P. G. Wodehouse: Uneasy Money

Chapter 18 (continued)

'Well, that's a comfort,' said Lady Wetherby, sauntering in. 'We couldn't afford to lose--Oh!'

Lord Wetherby spun round as her scream burst upon his already tortured nerve centres. Lady Wetherby was kneeling on the floor. Claire hurried in.

'What is it, Polly?'

Lady Wetherby rose to her feet, and pointed. Her face had lost its look of patient amusement. It was hard and set. She eyed Mr Pickering in a menacing way.

'Look!'

Claire followed her finger.

'Good gracious! It's Eustace!'

'Shot!'

She was looking intently at Mr Pickering. 'Well, Dudley,' she said, coldly, 'what about it?'

Mr Pickering found that they were all looking at him--Lady Wetherby with glittering eyes, Claire with cool scorn, Lord Wetherby with a horror which he seemed to have achieved with something of an effort.

'Well!' said Claire.

'What about it, Dudley?' said Lady Wetherby.

'I must say, Pickering,' said Lord Wetherby, 'much as I disliked the animal, it's a bit thick!'

Mr Pickering recoiled from their accusing gaze.
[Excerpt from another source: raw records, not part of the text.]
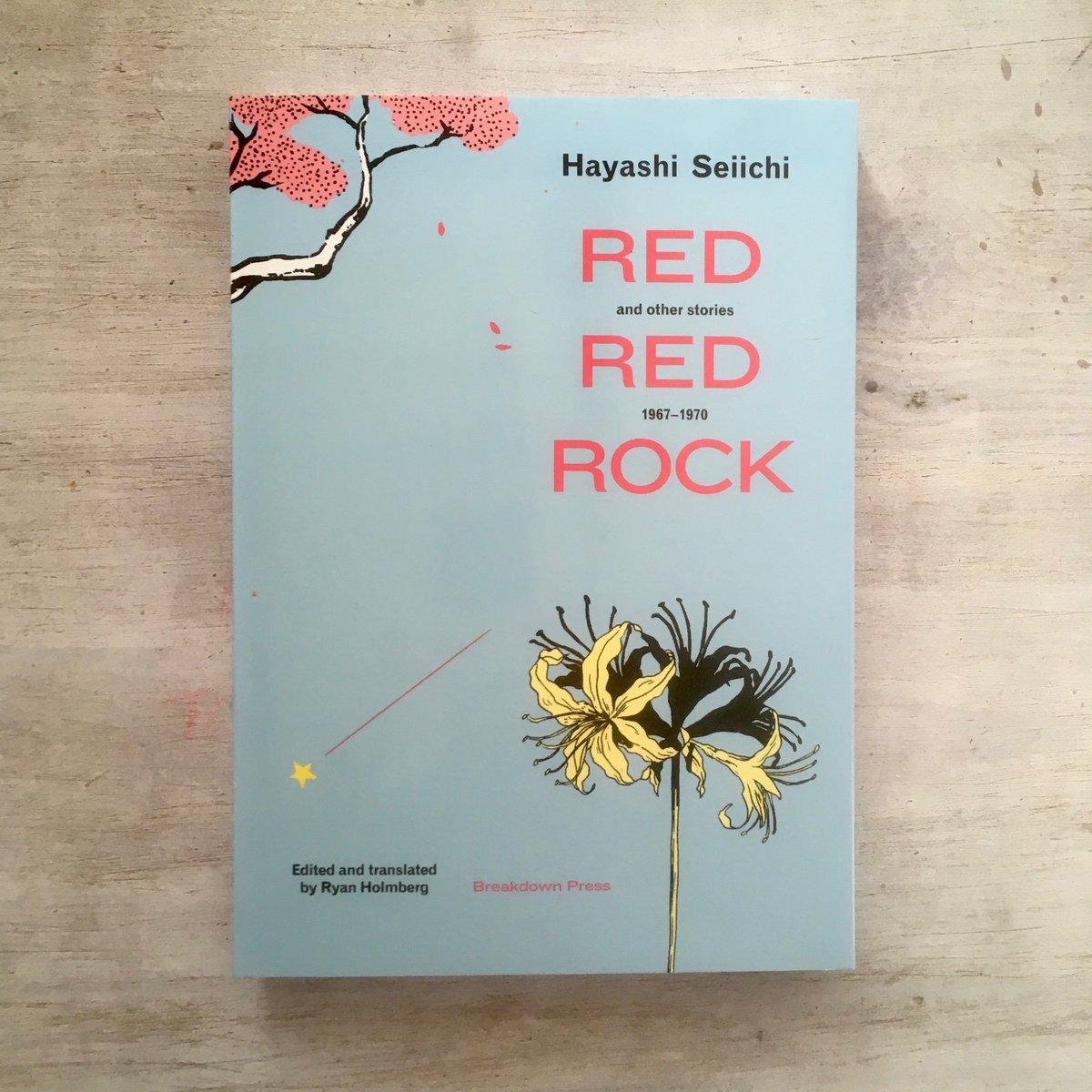 RED RED ROCK (Eng Ed) - Breakdown Press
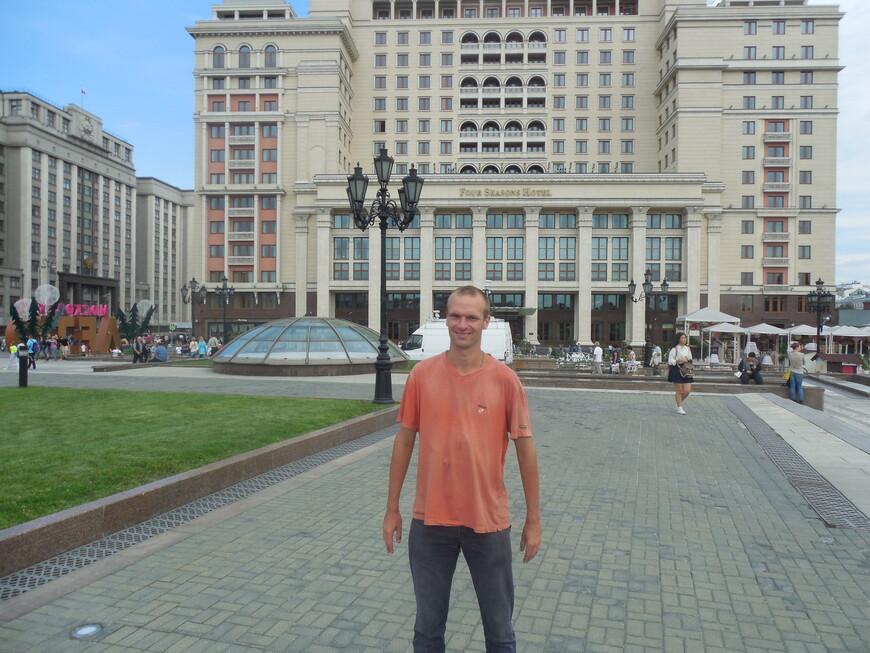 Манежная площадь - гостиница «Москва»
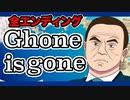 ゴーンになってレバノンまで逃げるゲームが面白過ぎたwwww【Ghone is gone】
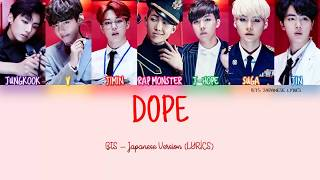 Bts (방탄소년단) [防弾少年団] - dope [japanese version] (colorcoded | kanji romaji english)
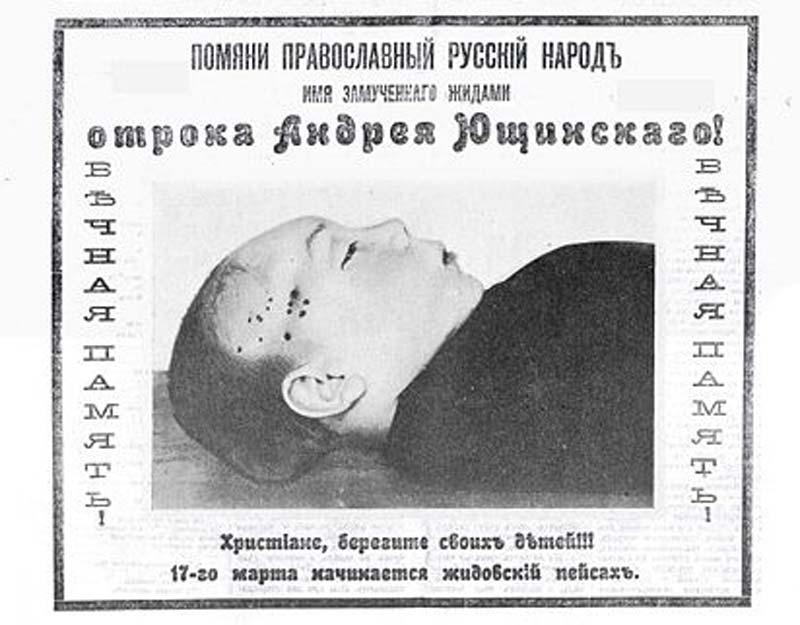 Антисемітська листівка.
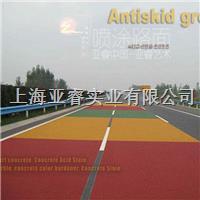 彩色防滑陶瓷顆粒路面,瀝青彩化地坪 根據要注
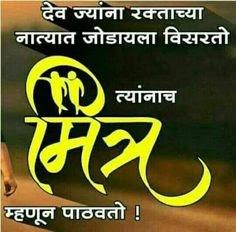 WhatsApp DP images in Marathi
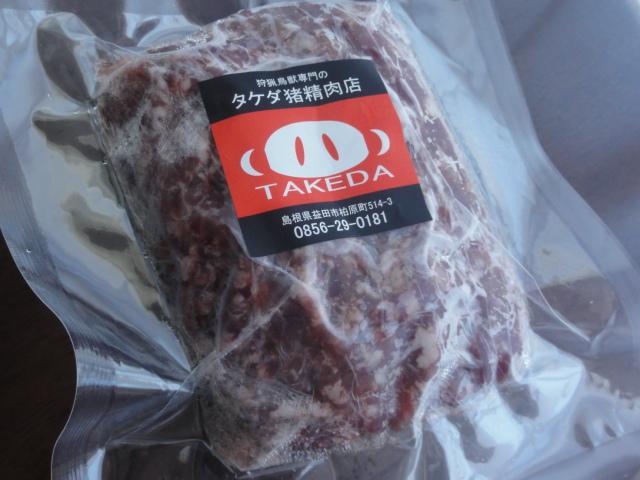 天然ジビエ イノシシ肉 猪肉 国産 島根 250g 粗びき ミンチ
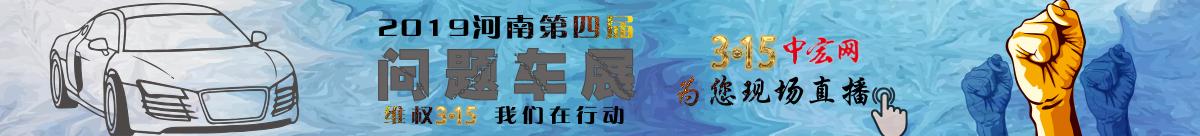 2019河南第四届问题车展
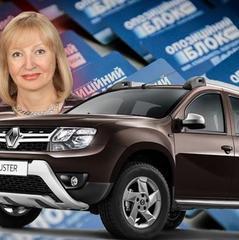 Депутат Оппоблоку отримала з бюджету матеріальну допомогу на лікування і купила дороге авто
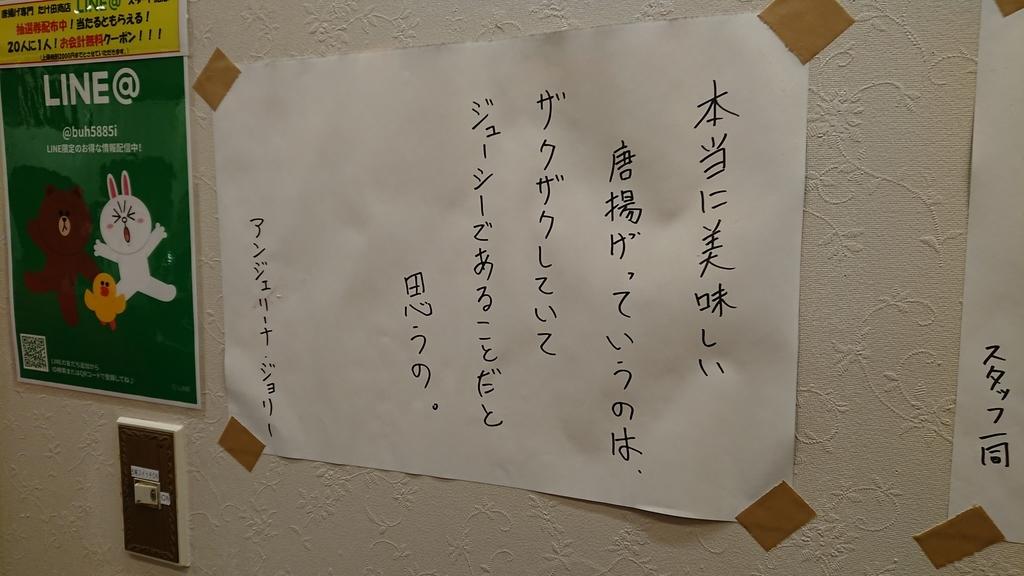 f:id:onsen222:20190109030911j:plain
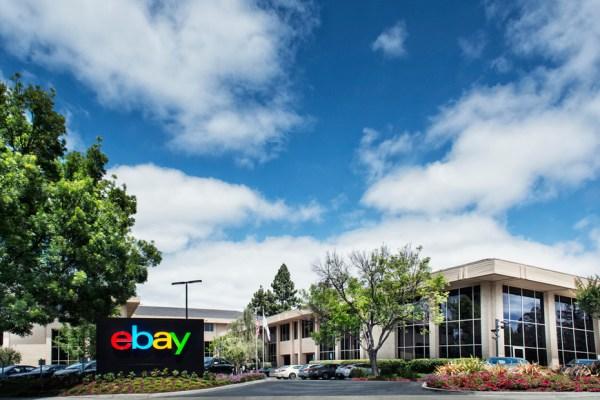 ebay-HQ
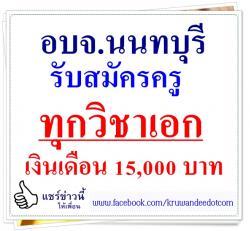 อบจ.นนทบุรี รับสมัครครูทุกวิชาเอก เงินเดือน 15,000 บาท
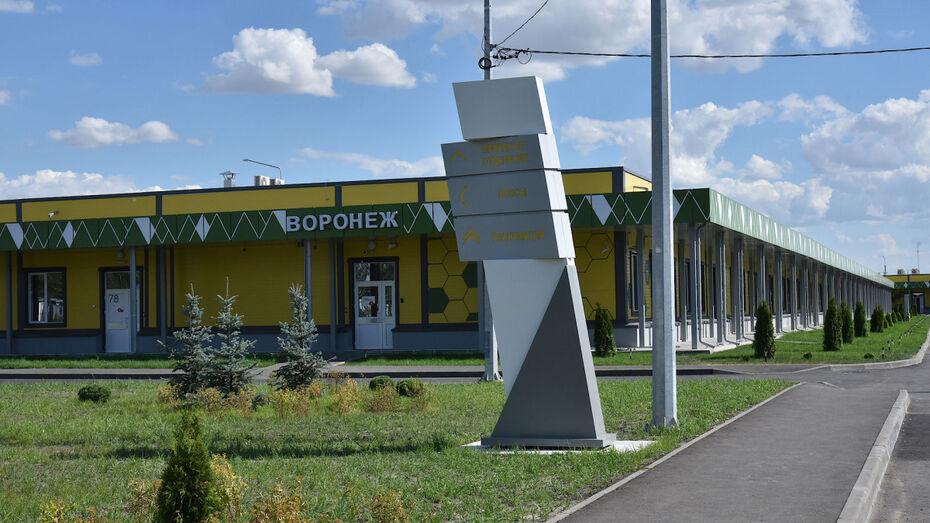 Воронежцев призвали поддержать строительство поликлиники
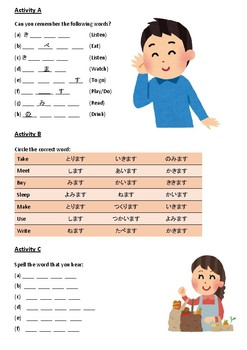 Obento Deluxe Unit 10 - Asking About Daily Activities and Responding in Japanese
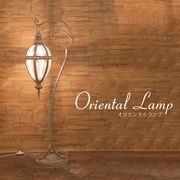 【置照明】オリエンタルスタンドランプ[131WH(1灯)]E26/梨型【同梱不可/別途送料/送料無料対象外】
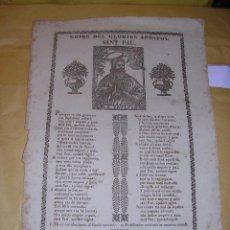 Arte: GOIGS DEL GLORIOS APOSTOL SANT PAU PRINCIPIO S. XIX - BARCELONA ESTAMPA H.V. PLA 32X22 CM. . Lote 41288400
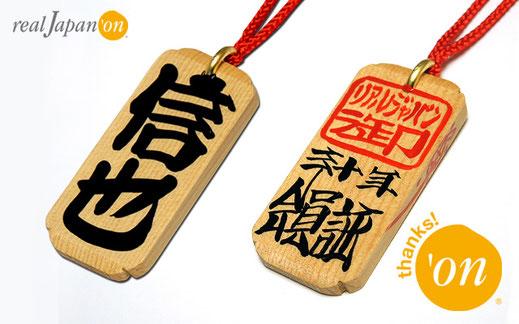 リアルジャパン'オン 会員証, 木札, お祭り木札会員証, 会員証は、サンプルのため現物と異なる場合があります。
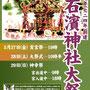 わっくんさん:石濱神社大祭。石濱神社は御鎮座1292年の古社です。5月29日(日)に本社神輿渡御が行われます。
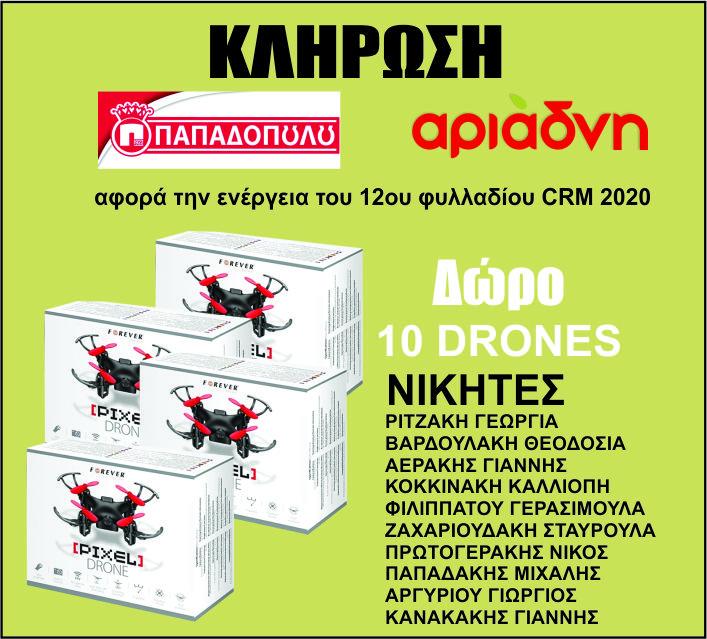 ΔΙΑΓΩΝΙΣΜΟΣ CRM - ΠΑΠΑΔΟΠΟΥΛΟΣ ΜΕ ΔΩΡΟ 10 DRONES
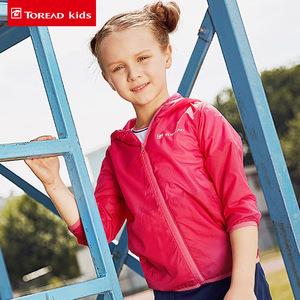 Pathfinder quần áo trẻ em cô gái thời trang đơn giản da ngoài trời quần áo chống nắng quần áo trẻ em siêu mỏng chống nắng quần áo mùa hè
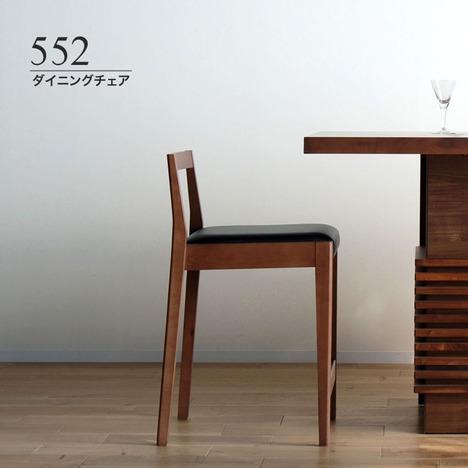 ダイニングチェア 椅子 イス 552 北欧 モダン チェア 食卓椅子 木製 おしゃれ 国産 大川家具【mi0012】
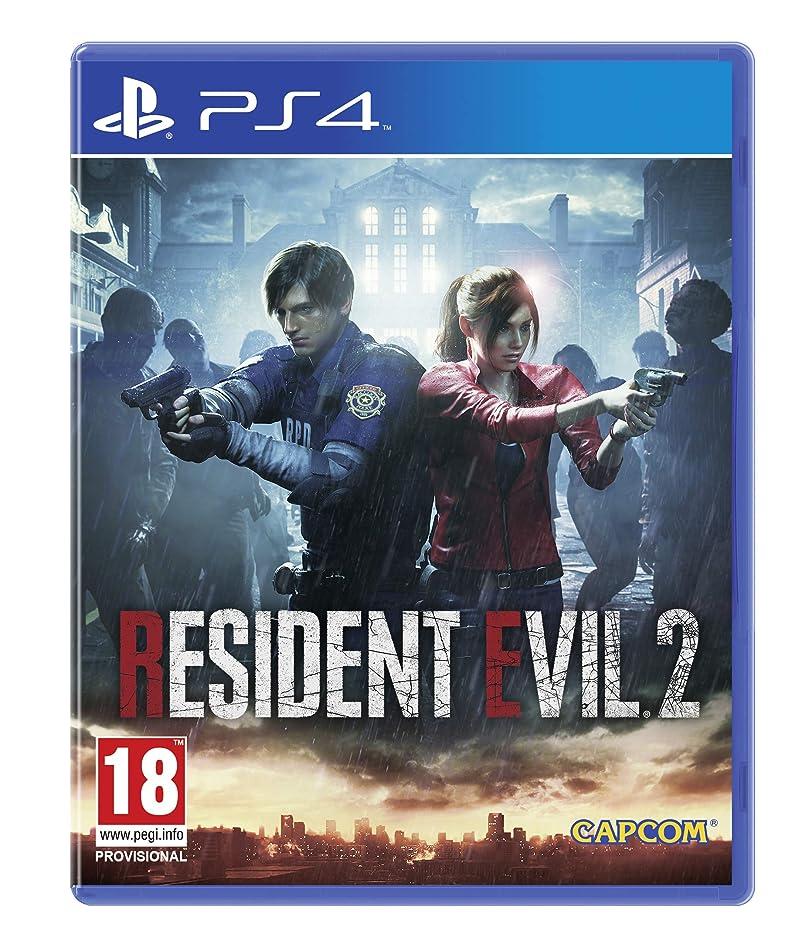 アテンダントオピエート下に向けますResident Evil 2 (PS4) (輸入版)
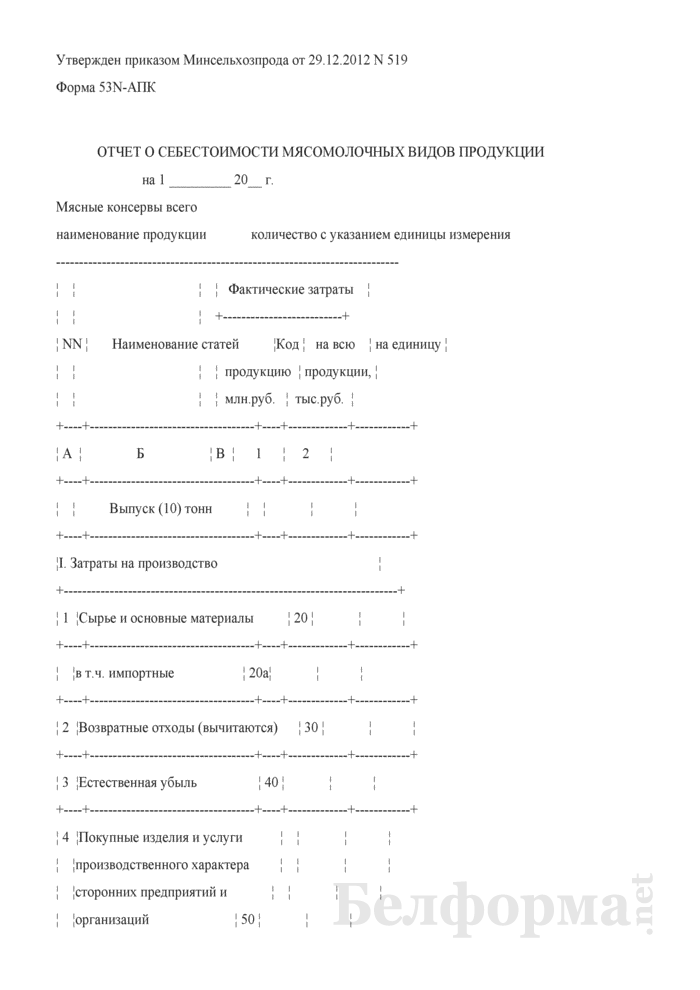 Отчет о себестоимости мясо-молочной продукции (форма 53N-АПК). Страница 1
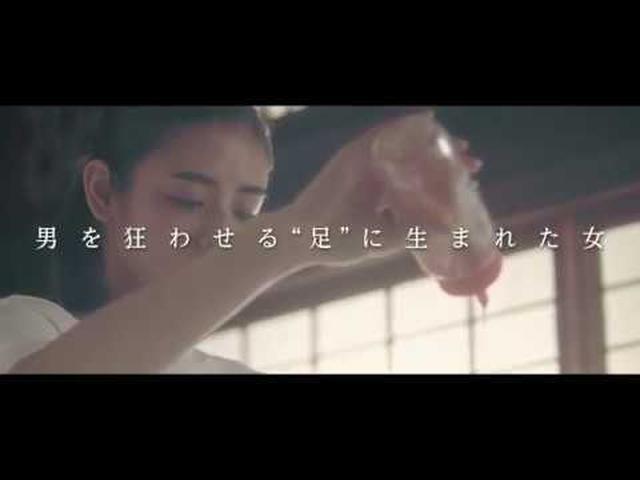 画像: TANIZAKI TRIBUTE ウエダアツシ監督『富美子の足』 youtu.be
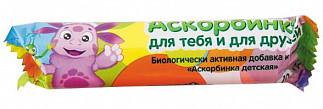 Аскорбинка лунтик таблетки жевательные 3г 10 шт. крутка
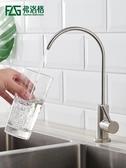 凈水器水龍頭 家用直飲水龍頭 廚房單冷純凈水304不銹鋼2分水龍頭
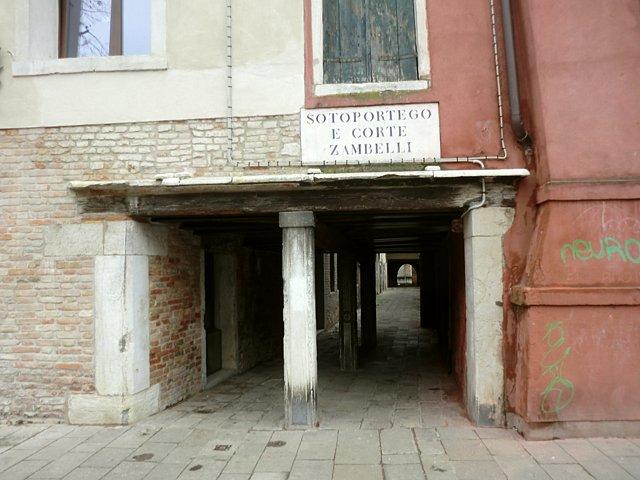 ヴェネツィアのソットポルテゴ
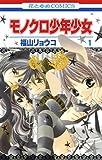 モノクロ少年少女 1 (花とゆめコミックス)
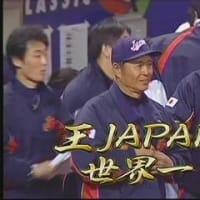 王ジャパン WBC初代王者に!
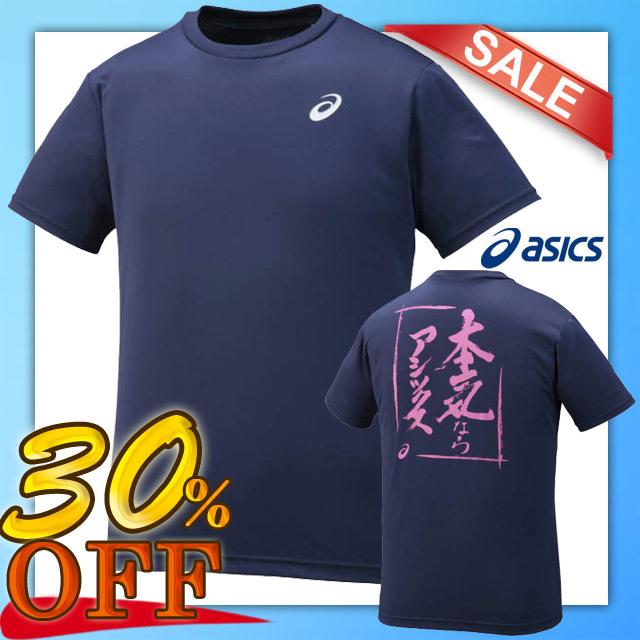 【1枚までメール便OK】本気ならアシックス!ASICS バレーボール 半袖 プリントTシャツHS [XW6727-50D] (ネイビーD) 通販 メンズ レディース セール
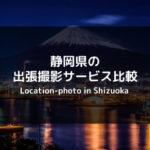 静岡県の出張撮影 比較(サムネ)
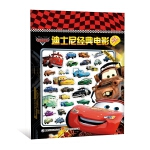 迪士尼经典电影场景 创意贴 赛车总动员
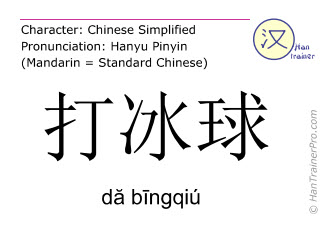 Chinese characters  ( da bingqiu / dă bīngqiú ) with pronunciation (English translation: to play hockey )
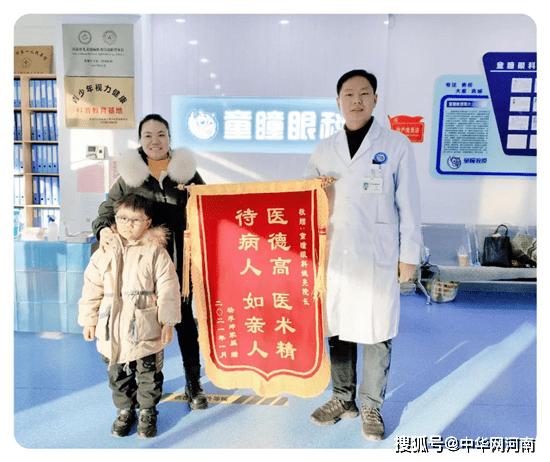 爱铸奇迹 郑州童天顺代理注册瞳眼科医院让三岁娃迎来光明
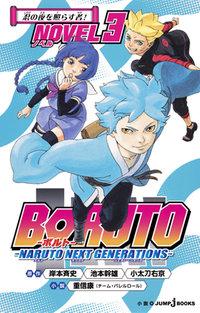 【ライトノベル】BORUTO-ボルト- -NARUTO NEXT GENERATIONS- NOVEL 3巻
'Good heavens! Do you think I did it?'

In the midst of his anguish there flashed across his mind the recollection of having seen just this sort of situation in a moving picture, and of having thought it far-fetched.

Lady Wetherby's good-tempered mouth, far from good-tempered now, curled in a devastating sneer. She was looking at him as Claire, in the old days when they had toured England together in road companies, had sometimes seen her look at recalcitrant landladies. The landladies, without exception, had wilted beneath that gaze, and Mr Pickering wilted now.